Teks Halaman:
▽

0

Peranan filsafat dalam kehidupan manusia
A. Pengetahuan Dan Teknologi Dewasa Ini

Pengaruh Pemikiran Filsafat Terhadap Pola Pikir Dan Pola Hidup Manusia di Era Globalisasi - Ilmu pengetahuan dan teknologi dapat dimanfaatkan oleh manusia secara positif-konstruktif maupun secara negatif-destruktif tergantung kepada moral dan mental manusia yang berperan sebagai pencipta, pengembang, dan penggunanya. ilmu pengetahuan dan teknologi selalu terkait dengan pemilik dan pemakainya yakni manusia yang seringkali tidak mampu untuk mengendalikan nafsu serakahnya sendiri dalam artian moral.Manusia dalam kehidupannya sangat tergantung dan berhutang budi kepada ilmu pengetahuan dan teknologi.[1]

Merupakan kenyataan yang tidak dapat dipungkiri bahwa peradaban manusia yang berkembang dari peradaban sederhana menuju ke peradaban yang sangat maju dipengaruhi oleh perkembangan ilmu pengetahuan dan teknologi. Berkat kemajuan pada kedua bidang inilah, maka manusia menjadi sangat dimudahkan dalam menjalankan kehidupannya. Ilmu pengetahuan dan teknologi telah membantu manusia untuk memenuhi segala kebutuhannya secara lebih cepat dan lebih mudah.

Umat manusia, misalnya, dimudahkan karena ditemukannya alat-alat kedokteran yang canggih sehingga penyakit kita lebih mudah dideteksi dan usia harapan hidup menjadi semakin panjang, alat-alat transportasi yang lebih cepat dan aman, alat-alat komunikasi yang begitu sophisticated yang membuat dunia terasa semakin sempit. Manusia juga dimudahkan untuk memanfaatkan segala sumber daya alam untuk mencapai kesejahteraan hidupnya.

△

Daftar Latihan Ini:
▽

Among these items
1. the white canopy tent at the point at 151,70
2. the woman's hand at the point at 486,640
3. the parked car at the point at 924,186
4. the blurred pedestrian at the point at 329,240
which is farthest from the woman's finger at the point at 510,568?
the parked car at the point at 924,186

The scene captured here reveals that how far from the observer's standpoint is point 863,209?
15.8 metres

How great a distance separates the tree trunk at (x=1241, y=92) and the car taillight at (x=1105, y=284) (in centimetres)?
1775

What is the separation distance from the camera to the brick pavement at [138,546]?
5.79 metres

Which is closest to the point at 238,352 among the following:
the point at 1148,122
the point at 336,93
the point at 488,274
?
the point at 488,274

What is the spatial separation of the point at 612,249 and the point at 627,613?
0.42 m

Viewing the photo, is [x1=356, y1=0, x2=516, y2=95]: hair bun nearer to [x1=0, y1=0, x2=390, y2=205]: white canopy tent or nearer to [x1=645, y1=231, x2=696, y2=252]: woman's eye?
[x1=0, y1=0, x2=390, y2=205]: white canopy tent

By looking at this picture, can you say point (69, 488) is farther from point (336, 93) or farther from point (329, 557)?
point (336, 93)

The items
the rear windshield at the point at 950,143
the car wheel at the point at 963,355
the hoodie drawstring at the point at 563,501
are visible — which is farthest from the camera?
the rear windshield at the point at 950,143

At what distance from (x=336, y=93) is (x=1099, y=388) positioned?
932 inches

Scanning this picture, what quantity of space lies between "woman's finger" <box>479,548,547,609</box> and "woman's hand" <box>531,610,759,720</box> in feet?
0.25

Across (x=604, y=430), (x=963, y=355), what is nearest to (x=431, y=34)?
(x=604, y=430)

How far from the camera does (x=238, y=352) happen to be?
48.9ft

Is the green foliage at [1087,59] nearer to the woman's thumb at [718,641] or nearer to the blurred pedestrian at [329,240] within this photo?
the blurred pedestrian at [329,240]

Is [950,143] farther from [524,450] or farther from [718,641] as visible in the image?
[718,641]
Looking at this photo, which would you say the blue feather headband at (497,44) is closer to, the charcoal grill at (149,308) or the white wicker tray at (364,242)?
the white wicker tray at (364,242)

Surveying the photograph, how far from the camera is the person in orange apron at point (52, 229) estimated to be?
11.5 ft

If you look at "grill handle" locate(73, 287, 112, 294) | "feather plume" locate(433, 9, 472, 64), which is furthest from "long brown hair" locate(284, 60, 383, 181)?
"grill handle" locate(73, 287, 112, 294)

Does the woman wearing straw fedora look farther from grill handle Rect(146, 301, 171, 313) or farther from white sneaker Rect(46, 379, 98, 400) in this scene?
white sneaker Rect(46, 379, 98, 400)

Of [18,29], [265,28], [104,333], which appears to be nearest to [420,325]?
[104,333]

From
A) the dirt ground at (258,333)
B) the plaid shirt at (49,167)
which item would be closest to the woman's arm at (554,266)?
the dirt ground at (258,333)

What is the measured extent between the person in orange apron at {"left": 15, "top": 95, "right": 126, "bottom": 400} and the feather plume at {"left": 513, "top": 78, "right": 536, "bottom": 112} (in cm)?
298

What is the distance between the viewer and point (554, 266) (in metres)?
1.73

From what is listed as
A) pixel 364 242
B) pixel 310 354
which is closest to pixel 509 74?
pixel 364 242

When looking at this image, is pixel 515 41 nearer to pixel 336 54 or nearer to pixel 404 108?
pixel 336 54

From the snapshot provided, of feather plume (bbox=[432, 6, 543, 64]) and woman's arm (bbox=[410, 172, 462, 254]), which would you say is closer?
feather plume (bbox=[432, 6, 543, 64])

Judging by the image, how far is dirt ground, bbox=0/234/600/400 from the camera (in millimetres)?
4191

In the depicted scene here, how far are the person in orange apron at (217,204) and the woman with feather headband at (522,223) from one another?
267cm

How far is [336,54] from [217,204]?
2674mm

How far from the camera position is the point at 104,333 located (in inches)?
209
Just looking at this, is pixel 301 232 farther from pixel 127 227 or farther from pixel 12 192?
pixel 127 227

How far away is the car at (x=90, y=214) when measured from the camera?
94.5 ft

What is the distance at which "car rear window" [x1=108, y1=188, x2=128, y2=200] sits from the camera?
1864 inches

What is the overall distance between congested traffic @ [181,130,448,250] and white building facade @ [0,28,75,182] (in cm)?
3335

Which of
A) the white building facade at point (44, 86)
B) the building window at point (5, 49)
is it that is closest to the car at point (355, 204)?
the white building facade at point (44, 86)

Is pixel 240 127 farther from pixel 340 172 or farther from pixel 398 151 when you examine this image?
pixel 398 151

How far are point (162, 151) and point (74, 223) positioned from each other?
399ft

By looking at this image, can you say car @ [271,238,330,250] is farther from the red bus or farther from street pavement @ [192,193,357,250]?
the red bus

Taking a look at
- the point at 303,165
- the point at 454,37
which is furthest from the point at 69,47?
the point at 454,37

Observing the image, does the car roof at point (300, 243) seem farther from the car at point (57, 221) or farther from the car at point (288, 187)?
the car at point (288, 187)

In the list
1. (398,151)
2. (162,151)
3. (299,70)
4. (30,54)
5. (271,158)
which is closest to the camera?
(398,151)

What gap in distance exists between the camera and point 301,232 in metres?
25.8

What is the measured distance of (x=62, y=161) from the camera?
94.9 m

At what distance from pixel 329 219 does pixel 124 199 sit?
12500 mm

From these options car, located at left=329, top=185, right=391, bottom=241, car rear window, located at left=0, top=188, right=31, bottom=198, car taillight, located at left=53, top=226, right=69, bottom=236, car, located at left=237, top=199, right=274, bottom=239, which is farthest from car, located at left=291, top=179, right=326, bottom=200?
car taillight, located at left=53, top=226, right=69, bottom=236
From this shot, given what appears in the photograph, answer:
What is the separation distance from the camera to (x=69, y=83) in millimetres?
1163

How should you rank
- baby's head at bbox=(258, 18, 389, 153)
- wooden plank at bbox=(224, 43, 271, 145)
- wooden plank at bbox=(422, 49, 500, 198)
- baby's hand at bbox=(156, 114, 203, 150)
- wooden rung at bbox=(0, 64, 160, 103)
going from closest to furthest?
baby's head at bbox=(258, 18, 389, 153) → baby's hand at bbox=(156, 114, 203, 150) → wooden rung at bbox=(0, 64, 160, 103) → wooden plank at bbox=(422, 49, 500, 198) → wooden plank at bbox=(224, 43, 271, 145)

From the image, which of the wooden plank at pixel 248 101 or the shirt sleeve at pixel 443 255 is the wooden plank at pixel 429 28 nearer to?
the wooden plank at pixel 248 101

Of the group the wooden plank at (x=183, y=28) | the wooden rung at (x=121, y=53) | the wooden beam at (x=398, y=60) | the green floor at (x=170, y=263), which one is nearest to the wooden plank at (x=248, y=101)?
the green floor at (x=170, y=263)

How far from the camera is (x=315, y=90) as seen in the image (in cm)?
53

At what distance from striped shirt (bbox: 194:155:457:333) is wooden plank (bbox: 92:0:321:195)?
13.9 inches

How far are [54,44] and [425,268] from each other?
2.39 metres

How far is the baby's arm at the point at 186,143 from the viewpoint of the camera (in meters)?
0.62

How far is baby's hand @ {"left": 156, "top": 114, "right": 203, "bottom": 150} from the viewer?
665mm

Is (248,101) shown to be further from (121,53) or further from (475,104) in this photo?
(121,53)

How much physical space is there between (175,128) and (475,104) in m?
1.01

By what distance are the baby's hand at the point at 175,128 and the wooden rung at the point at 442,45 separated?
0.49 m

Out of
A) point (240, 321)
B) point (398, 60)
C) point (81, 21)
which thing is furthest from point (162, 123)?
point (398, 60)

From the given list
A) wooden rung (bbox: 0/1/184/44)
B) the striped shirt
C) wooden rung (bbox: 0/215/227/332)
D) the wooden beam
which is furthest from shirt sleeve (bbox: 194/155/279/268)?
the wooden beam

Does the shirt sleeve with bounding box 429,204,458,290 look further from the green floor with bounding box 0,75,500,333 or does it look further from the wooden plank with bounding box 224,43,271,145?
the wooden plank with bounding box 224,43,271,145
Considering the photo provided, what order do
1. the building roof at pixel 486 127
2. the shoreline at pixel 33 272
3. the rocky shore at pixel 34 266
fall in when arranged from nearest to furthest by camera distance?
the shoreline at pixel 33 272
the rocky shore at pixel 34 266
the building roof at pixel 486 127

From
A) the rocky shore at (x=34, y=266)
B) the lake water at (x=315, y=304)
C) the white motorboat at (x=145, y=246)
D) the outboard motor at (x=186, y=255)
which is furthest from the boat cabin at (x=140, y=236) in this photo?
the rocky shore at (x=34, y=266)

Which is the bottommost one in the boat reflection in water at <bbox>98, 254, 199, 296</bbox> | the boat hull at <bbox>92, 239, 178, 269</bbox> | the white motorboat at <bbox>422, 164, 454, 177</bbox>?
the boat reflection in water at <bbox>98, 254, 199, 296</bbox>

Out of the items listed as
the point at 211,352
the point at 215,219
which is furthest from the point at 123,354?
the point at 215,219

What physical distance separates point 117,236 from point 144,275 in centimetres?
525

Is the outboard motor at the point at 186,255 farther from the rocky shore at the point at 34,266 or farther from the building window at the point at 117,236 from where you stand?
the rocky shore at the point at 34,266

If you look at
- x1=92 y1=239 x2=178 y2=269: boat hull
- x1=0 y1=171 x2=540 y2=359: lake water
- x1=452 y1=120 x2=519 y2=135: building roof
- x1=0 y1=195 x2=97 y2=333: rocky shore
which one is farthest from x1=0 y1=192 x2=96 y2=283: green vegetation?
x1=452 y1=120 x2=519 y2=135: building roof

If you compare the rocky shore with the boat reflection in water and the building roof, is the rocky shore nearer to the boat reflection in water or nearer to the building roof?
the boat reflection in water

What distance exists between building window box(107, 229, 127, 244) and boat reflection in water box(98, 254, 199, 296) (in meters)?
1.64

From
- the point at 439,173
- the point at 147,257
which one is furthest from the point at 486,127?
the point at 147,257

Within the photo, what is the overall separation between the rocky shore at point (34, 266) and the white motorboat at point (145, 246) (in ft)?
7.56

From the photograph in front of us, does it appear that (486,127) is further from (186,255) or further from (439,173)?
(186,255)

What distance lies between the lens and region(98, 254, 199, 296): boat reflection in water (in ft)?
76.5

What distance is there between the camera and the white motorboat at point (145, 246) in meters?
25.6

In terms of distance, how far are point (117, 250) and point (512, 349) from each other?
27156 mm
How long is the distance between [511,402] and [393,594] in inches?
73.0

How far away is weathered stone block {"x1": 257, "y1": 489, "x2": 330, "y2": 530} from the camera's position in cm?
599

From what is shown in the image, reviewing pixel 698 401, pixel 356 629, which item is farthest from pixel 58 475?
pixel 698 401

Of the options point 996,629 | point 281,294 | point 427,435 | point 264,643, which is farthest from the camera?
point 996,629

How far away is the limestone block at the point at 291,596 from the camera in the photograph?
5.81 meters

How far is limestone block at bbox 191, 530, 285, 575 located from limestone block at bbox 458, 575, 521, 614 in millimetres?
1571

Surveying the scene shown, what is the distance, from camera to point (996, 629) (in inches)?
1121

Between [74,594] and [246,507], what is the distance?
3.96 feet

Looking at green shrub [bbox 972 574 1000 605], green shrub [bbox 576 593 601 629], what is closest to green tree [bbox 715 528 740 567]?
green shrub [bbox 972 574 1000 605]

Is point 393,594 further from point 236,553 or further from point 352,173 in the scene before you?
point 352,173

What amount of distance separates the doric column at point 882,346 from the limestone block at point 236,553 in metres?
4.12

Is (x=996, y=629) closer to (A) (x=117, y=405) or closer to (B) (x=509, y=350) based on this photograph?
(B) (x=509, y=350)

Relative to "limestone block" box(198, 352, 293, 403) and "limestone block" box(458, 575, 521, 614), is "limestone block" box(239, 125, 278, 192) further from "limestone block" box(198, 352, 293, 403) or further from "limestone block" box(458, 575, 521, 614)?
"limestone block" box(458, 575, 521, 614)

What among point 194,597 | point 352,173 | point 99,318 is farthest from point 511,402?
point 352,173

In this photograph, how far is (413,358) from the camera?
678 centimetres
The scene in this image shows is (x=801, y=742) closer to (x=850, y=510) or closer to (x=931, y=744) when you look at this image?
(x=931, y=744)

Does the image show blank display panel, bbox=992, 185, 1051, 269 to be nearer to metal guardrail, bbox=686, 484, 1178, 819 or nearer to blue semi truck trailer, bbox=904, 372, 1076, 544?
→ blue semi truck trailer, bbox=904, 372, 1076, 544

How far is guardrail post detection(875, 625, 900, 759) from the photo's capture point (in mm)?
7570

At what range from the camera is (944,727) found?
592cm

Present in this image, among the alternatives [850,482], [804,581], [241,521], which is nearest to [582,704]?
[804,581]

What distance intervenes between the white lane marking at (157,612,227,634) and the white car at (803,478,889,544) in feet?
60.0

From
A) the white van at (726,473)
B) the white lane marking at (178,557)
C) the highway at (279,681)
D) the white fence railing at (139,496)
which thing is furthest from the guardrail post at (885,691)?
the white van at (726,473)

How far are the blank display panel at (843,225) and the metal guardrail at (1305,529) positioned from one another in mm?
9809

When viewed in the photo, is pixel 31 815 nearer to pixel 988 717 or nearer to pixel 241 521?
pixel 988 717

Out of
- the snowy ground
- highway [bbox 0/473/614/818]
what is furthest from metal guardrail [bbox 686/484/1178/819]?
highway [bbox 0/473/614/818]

△

Tugas Singkat A: Menurut teks tentang peranan filsafat, pemanfaatan ilmu pengetahuan dan teknologi secara positif-konstruktif maupun negatif-destruktif bergantung pada apa?
Tugas Singkat B: Salin tanpa perubahan baris-baris dalam daftar, mulai dari baris yang memuat "At what range" sampai baris terakhir daftar.

Jawaban A: Pada moral dan mental manusia yang berperan sebagai pencipta, pengembang, dan penggunanya.

Jawaban B:
At what range from the camera is (944,727) found?
592cm

Present in this image, among the alternatives [850,482], [804,581], [241,521], which is nearest to [582,704]?
[804,581]

What distance intervenes between the white lane marking at (157,612,227,634) and the white car at (803,478,889,544) in feet?
60.0

From
A) the white van at (726,473)
B) the white lane marking at (178,557)
C) the highway at (279,681)
D) the white fence railing at (139,496)
which thing is furthest from the guardrail post at (885,691)?
the white van at (726,473)

How far are the blank display panel at (843,225) and the metal guardrail at (1305,529) positioned from one another in mm?
9809

When viewed in the photo, is pixel 31 815 nearer to pixel 988 717 or nearer to pixel 241 521?
pixel 988 717

Out of
- the snowy ground
- highway [bbox 0/473/614/818]
what is furthest from metal guardrail [bbox 686/484/1178/819]?
highway [bbox 0/473/614/818]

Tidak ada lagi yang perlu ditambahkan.